人間死んでも変われない
目が覚めると、僕は見知らぬ部屋に拘束されていた。
壁に大の字で張りつけにされるような形で、猿ぐつわか何かを咥えさせられている。
気持ち悪いほど真っ白い、空気の淀んだ窓のない部屋だ。
扉が一つだけ。他には何もない。一応、時計が僕の対面に設置されている。時刻は、十時ちょうど。午前なのか、午後なのかもわからない。
「あら、ちょうどいいタイミングで目が覚めたわね」
扉の向こうから、木次が入ってきた。
「素矢子」
「…………」
こんな状況では、モノローグをし直す気にもなれない。
僕が拘束されてるだけならまだしも、木次の腕に抱えられている人を見たら、律儀に付き合ってやる気にはなれない。
「祷……」
上栫さんの姿は、見るも無残なものだった。
お気に入りのジャージはあちこちが裂けていて、目も虚ろだ。
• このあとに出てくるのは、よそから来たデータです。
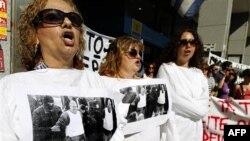 """Atina'da Maliye Bakanlığı binası önünde """"deli ceketleri"""" ile eylem yapan sağlık personeli"""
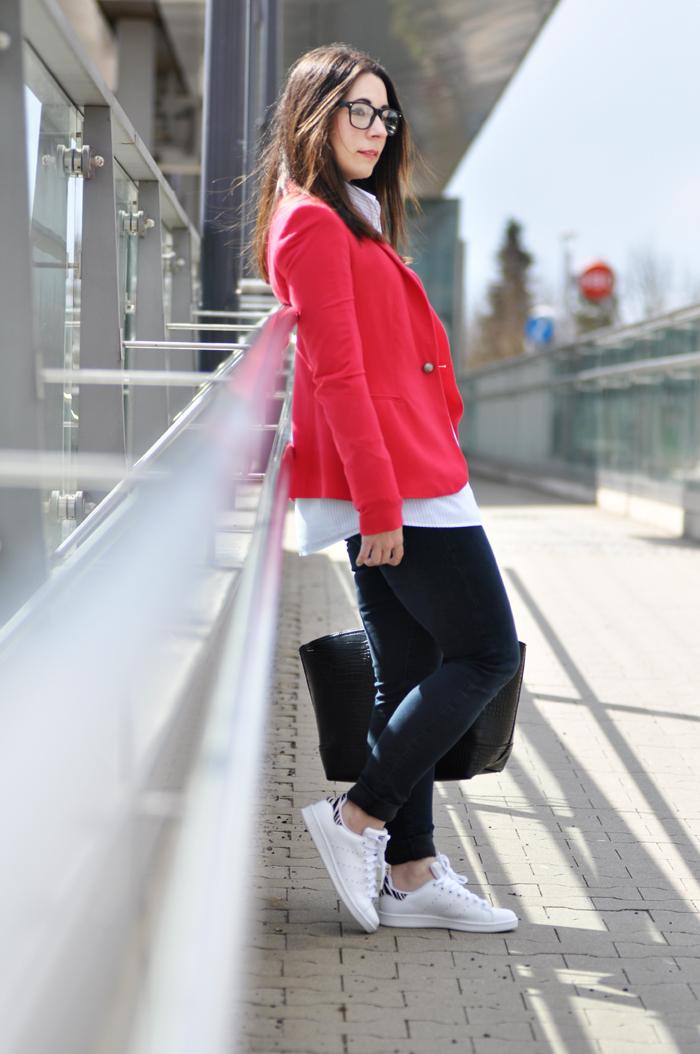 How to style adidas stan smith white sneaker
足取りは不確かで、木次が支えていなければ崩れ落ちてしまうことは、簡単に予測できた。
「私も下着が丸見えなくらいボロボロなのに、触れてすらもらえてない。上栫さん、愛されてるわね」
「くっ、その奇妙な読心さえなければ……」
「だから最初に言ったじゃない。私には宇宙の意思がついているの」
二人の様子を見るに、上栫さんは木次との戦闘の末、連れてこられたようだ。僕とは違い、しっかりと戦闘にはなったようだが――それでも木次が上栫さんに勝利したのは意外だった。
上栫さんはしらみつぶしの道程で出会った、不思議な力の持ち主たちから怪しげな術を教わってきている。一騎当千の降旗先輩ほどではないものの、男五人程度だったら一瞬でなぎ倒すことができる。
「実際、危なかったわ。まぁ、後悔の変換効率に優れる彼女の前で、後悔させるような情報を与えた私のポンコツなんだけれど。凄かったわよ? 祷因果の陰嚢を潰したから、ループが終わってもセックスできないわ。今朝のうちに一線を越えちゃえばよかったわねって、聞いた後の上栫さんと言ったら。どれだけあなたとセックスしたかったのかしら?」
「勘違いするな」
「何を?」
木次が言った。僕の台詞を言った。
「お前が真剣勝負の最中に、あまりにもおどけたことを言うからだ。別に祷としたかったわけじゃない。祷を守れなかったことを後悔したんだ。心を読めるならわかるだろう?」
「心を読めても、嘘を言っていけないルールはないわ。実際、やぶさかでもないでしょう?」
「ぐっ」
木次は上栫さんを床に放り投げた。上栫さんは手を使って受け身を取るが、それ以降も床に這いつくばったまま――脚に重大なダメージがあるようだ。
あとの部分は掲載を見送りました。